Reply to comment by currentscurrents in [D] Isn't self-supervised learning(SSL) simply a kind of SL? by Linear--

It's clear that human and other animals must learn with reinforcement -- requiring the agent to act and recevive feedback/reward. This is an important part and I don't think it's proper to classify it as SSL. Moreover, psychology on learning points out that problem-solving and immediate feedback is very important for learning outcomes -- these feedbacks are typically human labels or reward signal.

currentscurrents t1_j9yxr37 wrote on February 25, 2023 at 4:24 PM

Look up predictive coding; neuroscientists came up with it in the 80s and 90s.

A good portion of learning works by trying to predict the future and updating your brain's internal model when you're wrong. This is especially involved in perception and world modeling tasks, like vision processing or commonsense physics.

You would have a very hard time learning this from RL. Rewards are sparse in the real world, and if you observe something that doesn't affect your reward function, RL can't learn from it. But predictive coding/self-supervised learning can learn from every bit of data you observe.
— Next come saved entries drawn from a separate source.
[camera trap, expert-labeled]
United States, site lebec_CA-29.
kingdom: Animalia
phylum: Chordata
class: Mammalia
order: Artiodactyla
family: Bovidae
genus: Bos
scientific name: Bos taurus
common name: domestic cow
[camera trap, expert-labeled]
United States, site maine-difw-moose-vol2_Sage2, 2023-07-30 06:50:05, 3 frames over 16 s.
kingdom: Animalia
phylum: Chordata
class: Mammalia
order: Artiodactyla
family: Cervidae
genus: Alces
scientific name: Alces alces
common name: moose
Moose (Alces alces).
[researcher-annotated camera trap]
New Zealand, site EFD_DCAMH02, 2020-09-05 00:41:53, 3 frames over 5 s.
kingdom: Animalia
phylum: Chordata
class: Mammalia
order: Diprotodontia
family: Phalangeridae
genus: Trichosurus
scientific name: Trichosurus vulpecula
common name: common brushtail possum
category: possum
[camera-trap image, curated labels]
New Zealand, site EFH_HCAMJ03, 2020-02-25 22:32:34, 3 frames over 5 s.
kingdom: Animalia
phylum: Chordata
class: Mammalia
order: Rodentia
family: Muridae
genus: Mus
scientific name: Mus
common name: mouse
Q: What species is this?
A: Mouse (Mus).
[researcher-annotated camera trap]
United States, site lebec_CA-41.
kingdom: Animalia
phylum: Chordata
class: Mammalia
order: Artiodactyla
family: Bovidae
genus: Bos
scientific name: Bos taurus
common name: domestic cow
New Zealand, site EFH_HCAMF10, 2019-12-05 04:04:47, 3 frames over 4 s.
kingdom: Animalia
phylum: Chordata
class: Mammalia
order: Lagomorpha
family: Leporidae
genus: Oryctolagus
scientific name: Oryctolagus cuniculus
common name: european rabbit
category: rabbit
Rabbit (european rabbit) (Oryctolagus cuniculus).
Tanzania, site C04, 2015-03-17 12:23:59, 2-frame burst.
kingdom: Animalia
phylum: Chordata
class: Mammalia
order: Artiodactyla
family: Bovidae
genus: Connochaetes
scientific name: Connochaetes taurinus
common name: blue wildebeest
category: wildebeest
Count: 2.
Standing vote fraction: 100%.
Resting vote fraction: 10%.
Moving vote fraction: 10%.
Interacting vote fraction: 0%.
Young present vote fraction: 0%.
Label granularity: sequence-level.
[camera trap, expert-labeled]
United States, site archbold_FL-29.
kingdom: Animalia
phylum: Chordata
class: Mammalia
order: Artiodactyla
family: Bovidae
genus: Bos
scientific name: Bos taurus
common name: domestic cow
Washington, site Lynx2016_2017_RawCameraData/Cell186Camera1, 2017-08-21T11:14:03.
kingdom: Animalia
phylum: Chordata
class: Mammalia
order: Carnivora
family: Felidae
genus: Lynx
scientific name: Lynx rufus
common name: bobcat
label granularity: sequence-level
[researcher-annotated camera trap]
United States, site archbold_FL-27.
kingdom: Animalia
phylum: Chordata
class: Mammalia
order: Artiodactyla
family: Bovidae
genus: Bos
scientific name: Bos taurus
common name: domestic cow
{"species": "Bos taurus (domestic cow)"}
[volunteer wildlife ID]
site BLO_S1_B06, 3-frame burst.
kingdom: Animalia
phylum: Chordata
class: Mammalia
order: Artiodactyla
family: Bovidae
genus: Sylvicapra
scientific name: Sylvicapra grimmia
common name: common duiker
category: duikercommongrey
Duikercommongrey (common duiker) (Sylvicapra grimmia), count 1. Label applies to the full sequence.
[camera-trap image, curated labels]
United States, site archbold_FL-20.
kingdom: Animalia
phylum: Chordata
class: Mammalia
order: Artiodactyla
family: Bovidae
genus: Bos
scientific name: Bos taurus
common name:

You do also use RL, because there are some things you can only learn through RL. But this becomes much easier once you already have a rich mental model of the world. Getting good at predicting the future makes you very good at predicting what will maximize your reward.

AmalgamDragon t1_j9zyyib wrote on February 25, 2023 at 8:30 PM

> Rewards are sparse in the real world

This doesn't seem true. The only reason we aren't getting negative rewards (e.g. pain, discomfort, etc.) constantly is that we learn to generally avoid them.

currentscurrents t1_ja5isuz wrote on February 27, 2023 at 12:11 AM

Imagine you need to cook some food. None of the steps of cooking give you any reward, you only get the reward at the end.

Pure RL will quickly teach you not to touch the burner, but it really struggles with tasks that involve planning or delayed rewards. Self-supervised learning helps with this by building a world model that you can use to predict future rewards.

AmalgamDragon t1_ja5lz5b wrote on February 27, 2023 at 12:35 AM

This really comes down to how 'reward' is defined. I think we likely disagree on that definition, with yours being a lot narrower then mine is. For example, during the cooking process, there is usually a point before the meal is done where it 'smells good', which is a reward. There's dopamine release as well, which could be triggered when completing some of the steps (don't know if that's the case or not), but simply observing that a step is complete is rewarding for lots of folks.

> Pure RL will quickly teach you not to touch the burner, but it really struggles with tasks that involve planning or delayed rewards.

Depends on which algorithms you're using, but PPO can handle this quite well.

currentscurrents t1_ja5n5xi wrote on February 27, 2023 at 12:44 AM

Those are all internal rewards, which your brain creates because it knows (according to the world model) that these events lead to real rewards. It can only do this because it has learned to predict the future.

>PPO can handle this quite well.

"Quite well" is still trying random actions millions of times. World modeling allows you to learn from two orders of magnitude less data.

visarga t1_j9y7fro wrote on February 25, 2023 at 12:51 PM

Words in language are both observations and actions. So language modelling is also a kind of supervised policy learning?

So... Self Supervised Learning is Unsupervised & Supervised & Reinforcement Learning.